** Begin TEXT BLOCK **

Gary, good points … but I wasn’t making an argument here.
My argument is not: Don’t allow gay-marriage because it was never done or defined this way before.
It is not: Don’t allow gay-marriage because in my opinion homosexuality is morally wrong.
My whole point comes back to the burden of proof. I think whenever we are changing our laws we need to understand why it was written the way it was and then make it better if possible. But this should be done after serious consideration.
See, even John’s statement( “the burden falls on the right denier I think especially when the exercise of that right doesn’t involve subtracting anything from the denier”) contains a “proof”: since gay-marriage does not impact or subtracts anything from anyone else, we should allow it. That is an argument.
This is the same argument ACLU made for polygamous marriage (Dani Eyer, executive director of the ACLU of Utah, said the state will “have to step up to prove that a polygamous relationship is detrimental to society. … There’s no denying that thousands and thousands are doing that here and will maintain that it’s healthy. … The model of the nuclear family as we know it in the immediate past is unique, and may not be necessarily be the best model. Maybe it’s time to have this discussion.”)
So, I still think that it’s the people that change the laws that should carry the burden of proof.
The burden of proof–the legal kind at least–has already been met in that homosexuality is not illegal. Since any two legally equal heterosexual people can be married without the requirement of sex or children, it’s not a stretch to say any two non-related straight people can as well (without any substantial change in the law). Polygamy, practiced by King F—ing David in the Bible, is legally and logically completely different. It’s not clear, in the first place, what obligations spouses would have to each other. I can only think of one way binary marriage can go, but I can think of at least three legally distinct polygamous marriage. It stands to reason, therefore, that the one does not imply the other.

** End TEXT BLOCK **

* **DIRECTIVE A**
In the marriage comments, why does the last paragraph say that allowing two-person marriage does not imply allowing polygamy?
* **DIRECTIVE B**
Shorten the paragraph of the marriage comments that begins "My whole point comes back to the burden of proof" and keep its main facts.
* **DIRECTIVE C**
Update the marriage comments starting with "It is not: Don’t" and going on through "after serious consideration.", putting "careful thought" in place of "serious consideration".

** Begin DATASET **

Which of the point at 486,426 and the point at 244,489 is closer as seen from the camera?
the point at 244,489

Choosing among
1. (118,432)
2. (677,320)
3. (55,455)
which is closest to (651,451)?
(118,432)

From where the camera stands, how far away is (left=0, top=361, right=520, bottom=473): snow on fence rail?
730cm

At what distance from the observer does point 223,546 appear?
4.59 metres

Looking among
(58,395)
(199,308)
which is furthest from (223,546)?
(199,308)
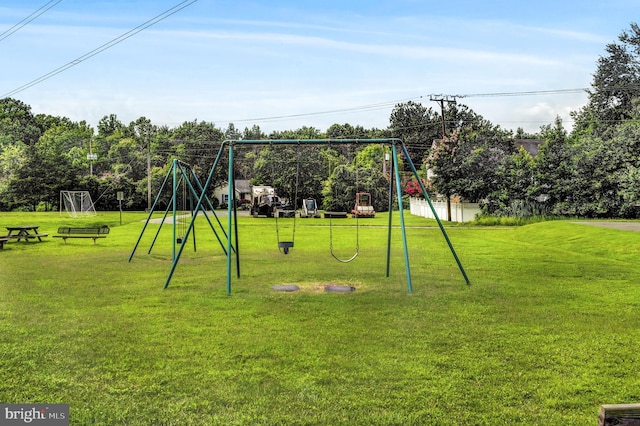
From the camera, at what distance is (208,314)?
33.5ft

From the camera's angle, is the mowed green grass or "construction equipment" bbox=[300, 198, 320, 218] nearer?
the mowed green grass

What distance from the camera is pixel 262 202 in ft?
156

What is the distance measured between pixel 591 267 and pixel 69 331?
43.8 feet

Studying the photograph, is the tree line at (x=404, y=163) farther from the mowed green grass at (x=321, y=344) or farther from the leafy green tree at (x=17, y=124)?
the mowed green grass at (x=321, y=344)

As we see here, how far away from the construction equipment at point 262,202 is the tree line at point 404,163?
3.45 ft

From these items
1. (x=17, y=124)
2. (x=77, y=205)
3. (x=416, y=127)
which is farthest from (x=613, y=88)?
(x=17, y=124)

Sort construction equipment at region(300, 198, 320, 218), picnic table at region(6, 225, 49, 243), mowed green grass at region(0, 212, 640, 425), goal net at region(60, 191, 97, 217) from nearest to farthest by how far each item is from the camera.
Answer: mowed green grass at region(0, 212, 640, 425), picnic table at region(6, 225, 49, 243), construction equipment at region(300, 198, 320, 218), goal net at region(60, 191, 97, 217)

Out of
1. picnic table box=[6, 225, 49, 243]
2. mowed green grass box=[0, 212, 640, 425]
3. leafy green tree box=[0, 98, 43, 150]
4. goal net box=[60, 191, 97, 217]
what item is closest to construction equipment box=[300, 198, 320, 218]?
goal net box=[60, 191, 97, 217]

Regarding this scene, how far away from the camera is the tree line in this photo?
38.6 meters

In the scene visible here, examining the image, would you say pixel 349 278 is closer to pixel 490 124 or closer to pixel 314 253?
pixel 314 253

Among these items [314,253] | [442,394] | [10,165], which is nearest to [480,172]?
[314,253]

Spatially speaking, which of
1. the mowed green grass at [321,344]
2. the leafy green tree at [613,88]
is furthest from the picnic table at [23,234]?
the leafy green tree at [613,88]

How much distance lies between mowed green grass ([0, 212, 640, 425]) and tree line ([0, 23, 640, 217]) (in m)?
4.02

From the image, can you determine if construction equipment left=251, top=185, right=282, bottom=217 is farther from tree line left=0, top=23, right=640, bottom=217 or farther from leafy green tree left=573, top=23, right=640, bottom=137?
leafy green tree left=573, top=23, right=640, bottom=137
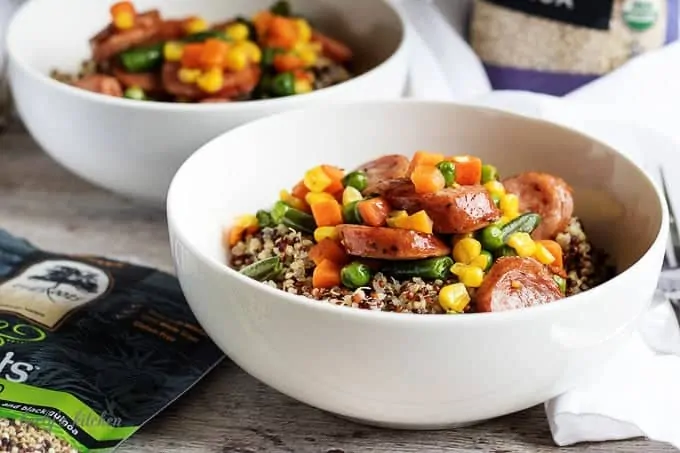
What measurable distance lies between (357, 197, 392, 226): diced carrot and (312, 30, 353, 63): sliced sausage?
705 mm

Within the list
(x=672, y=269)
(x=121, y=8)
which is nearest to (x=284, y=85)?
(x=121, y=8)

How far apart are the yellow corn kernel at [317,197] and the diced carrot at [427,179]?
125 millimetres

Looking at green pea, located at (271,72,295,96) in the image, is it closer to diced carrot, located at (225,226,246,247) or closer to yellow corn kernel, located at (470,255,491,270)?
diced carrot, located at (225,226,246,247)

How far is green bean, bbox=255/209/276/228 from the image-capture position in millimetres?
1353

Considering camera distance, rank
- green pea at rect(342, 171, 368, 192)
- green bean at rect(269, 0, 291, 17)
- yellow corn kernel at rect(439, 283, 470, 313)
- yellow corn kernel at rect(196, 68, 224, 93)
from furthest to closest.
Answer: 1. green bean at rect(269, 0, 291, 17)
2. yellow corn kernel at rect(196, 68, 224, 93)
3. green pea at rect(342, 171, 368, 192)
4. yellow corn kernel at rect(439, 283, 470, 313)

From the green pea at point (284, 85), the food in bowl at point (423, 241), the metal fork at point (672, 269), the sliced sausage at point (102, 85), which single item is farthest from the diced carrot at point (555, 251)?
the sliced sausage at point (102, 85)

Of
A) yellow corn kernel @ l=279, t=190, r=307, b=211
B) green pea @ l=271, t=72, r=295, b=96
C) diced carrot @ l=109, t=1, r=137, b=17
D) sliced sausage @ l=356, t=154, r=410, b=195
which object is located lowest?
green pea @ l=271, t=72, r=295, b=96

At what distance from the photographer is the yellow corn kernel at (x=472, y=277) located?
1148 mm

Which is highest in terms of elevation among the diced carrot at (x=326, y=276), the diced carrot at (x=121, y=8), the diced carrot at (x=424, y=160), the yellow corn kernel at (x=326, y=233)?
the diced carrot at (x=424, y=160)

** End DATASET **

* **EXERCISE SOLUTION A**
Two-person marriage can only go one way legally, but polygamous marriage could take at least three legally distinct forms. It is also unclear what obligations the spouses in a polygamous marriage would have to each other. So the one does not lead to the other.

* **EXERCISE SOLUTION B**
The point is about the burden of proof. Before changing a law, we should understand why it was written as it was, and only then improve it if we can, after serious consideration.

* **EXERCISE SOLUTION C**
It is not: Don’t allow gay-marriage because in my opinion homosexuality is morally wrong.
My whole point comes back to the burden of proof. I think whenever we are changing our laws we need to understand why it was written the way it was and then make it better if possible. But this should be done after careful thought.